▶ What you need to do: Please update the rows from the line with "What is the distance between" to the line with "17707 millimetres" by replacing "nearest" with "closest", leaving everything else unchanged.

▶ Records to process:
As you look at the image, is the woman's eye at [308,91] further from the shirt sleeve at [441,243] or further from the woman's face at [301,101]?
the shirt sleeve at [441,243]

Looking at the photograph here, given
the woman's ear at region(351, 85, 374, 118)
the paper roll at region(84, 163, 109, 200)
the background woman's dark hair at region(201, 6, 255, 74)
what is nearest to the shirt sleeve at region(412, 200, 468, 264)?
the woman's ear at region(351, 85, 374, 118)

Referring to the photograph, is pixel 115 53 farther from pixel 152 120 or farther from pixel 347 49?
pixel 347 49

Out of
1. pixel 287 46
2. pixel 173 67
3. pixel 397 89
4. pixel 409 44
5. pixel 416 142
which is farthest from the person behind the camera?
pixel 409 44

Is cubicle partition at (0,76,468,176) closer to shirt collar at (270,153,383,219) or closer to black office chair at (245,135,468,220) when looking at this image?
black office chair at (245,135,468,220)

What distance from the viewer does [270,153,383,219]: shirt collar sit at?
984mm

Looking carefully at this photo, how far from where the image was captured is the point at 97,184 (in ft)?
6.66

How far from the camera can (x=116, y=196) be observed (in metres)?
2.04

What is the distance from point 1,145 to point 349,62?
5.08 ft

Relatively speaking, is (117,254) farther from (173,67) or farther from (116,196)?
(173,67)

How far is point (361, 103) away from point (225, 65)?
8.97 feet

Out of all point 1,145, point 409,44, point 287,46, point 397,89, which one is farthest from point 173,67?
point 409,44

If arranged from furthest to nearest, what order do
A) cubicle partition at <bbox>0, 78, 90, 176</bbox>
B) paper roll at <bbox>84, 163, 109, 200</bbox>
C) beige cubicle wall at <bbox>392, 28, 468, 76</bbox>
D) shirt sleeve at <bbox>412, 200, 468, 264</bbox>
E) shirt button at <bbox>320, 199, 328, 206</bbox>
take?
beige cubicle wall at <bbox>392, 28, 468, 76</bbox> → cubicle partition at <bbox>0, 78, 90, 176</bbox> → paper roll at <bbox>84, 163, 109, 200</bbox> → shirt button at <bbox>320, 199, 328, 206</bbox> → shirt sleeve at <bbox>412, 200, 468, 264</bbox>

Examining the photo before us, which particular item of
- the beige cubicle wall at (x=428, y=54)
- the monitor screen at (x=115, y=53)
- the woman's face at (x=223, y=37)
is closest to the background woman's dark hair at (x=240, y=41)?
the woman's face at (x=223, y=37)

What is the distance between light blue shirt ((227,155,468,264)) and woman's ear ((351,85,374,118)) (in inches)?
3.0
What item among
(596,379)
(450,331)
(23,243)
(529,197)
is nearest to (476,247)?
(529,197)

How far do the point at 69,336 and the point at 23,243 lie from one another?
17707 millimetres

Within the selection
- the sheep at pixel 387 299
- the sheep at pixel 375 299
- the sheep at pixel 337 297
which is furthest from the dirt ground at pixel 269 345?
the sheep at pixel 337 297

==

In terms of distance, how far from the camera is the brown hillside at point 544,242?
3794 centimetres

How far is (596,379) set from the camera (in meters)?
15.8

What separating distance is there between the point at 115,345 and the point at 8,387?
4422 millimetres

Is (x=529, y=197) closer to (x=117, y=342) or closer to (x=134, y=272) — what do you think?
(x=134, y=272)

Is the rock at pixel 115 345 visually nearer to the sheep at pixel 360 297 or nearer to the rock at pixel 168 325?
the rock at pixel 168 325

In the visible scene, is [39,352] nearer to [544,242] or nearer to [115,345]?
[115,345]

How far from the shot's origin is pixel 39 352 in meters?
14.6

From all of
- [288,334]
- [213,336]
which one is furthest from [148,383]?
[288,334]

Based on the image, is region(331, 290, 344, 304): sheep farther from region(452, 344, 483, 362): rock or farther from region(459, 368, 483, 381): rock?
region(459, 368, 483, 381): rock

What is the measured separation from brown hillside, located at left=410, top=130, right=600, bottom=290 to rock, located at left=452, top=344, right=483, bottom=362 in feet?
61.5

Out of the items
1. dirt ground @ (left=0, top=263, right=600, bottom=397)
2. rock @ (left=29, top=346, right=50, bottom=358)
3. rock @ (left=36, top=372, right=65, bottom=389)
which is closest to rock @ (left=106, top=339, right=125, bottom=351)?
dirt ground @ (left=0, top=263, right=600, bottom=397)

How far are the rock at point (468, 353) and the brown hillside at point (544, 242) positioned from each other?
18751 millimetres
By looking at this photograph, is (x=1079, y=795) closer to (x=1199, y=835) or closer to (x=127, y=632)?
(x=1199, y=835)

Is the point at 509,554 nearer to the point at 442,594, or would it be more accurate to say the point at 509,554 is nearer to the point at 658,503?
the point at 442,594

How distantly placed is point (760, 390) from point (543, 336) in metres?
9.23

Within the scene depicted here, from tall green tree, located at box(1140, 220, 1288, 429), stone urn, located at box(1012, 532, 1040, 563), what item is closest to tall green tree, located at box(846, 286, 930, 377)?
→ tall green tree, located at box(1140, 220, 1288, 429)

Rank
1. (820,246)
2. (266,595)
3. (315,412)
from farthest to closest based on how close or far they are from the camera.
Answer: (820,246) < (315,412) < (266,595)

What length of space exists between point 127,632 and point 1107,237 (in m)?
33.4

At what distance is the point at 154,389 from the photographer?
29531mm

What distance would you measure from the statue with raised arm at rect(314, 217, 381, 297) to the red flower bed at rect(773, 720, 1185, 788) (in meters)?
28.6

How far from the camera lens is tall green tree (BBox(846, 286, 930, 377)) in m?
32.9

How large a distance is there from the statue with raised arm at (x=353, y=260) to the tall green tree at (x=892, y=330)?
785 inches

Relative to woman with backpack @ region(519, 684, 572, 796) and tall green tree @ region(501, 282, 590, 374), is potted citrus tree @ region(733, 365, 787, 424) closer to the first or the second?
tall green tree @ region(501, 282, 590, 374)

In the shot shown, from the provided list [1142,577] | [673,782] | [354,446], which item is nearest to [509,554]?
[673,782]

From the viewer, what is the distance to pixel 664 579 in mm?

▶ Result of this task:
What is the distance between light blue shirt ((227,155,468,264)) and woman's ear ((351,85,374,118)) (in inches)?
3.0
What item among
(596,379)
(450,331)
(23,243)
(529,197)
is closest to (476,247)?
(529,197)

How far do the point at 69,336 and the point at 23,243 lie from one another?
17707 millimetres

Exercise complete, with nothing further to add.